If Uzbekistan decides to launch a nuclear energy program, the International Atomic Energy Agency (IAEA) can upon request provide guidance, advice, training and review services, an IAEA spokesman told Trend in an interview.
As noted, the IAEA offers its Member States a wide array of review services, in which an IAEA-led team of experts compares actual practices with IAEA standards in, for example, nuclear safety and security, energy and safeguards or the health sector.
"At the request of Uzbekistan’s Government, the IAEA and the newly established Nuclear Energy Development Agency Uzatom will held a workshop in February in Tashkent on safety and non-safety aspects to be considered in siting and site evaluation for nuclear power plants," the representative stated.
The workshop with participation of Uzatom, the nuclear regulatory body and other relevant national organizations focused on IAEA safety review services, safety standard, site evaluation for nuclear power plants etc.
Uzbekistan, the latest country to launch a nuclear power program, has initiated the process to select a site for a nuclear power plant and aims to grant a site license in September 2020, local officials have confirmed.
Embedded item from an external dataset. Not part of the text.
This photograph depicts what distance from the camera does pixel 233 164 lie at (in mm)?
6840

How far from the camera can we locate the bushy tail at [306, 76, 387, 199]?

Uzbekistan is among about 30 countries that are considering, planning or actively working to include nuclear power into their energy mix.
In early September 2018, Russian Prime Minister Dmitry Medvedev and the head of the Government of Uzbekistan Abdulla Aripov signed an agreement on cooperation in the construction of nuclear power plants.
Russian State Atomic Energy Corporation Rosatom plans to build a complex of two 3+ generation units with VVER-1200 reactor units. The site near Tuzkan Lake in the Uzbekistan’s Jizzakh region was chosen as the priority site for the construction.
The construction of the first Central Asian nuclear power plant is planned to be completed by 2028, and a contract for the construction of the facility is to be signed in December 2019.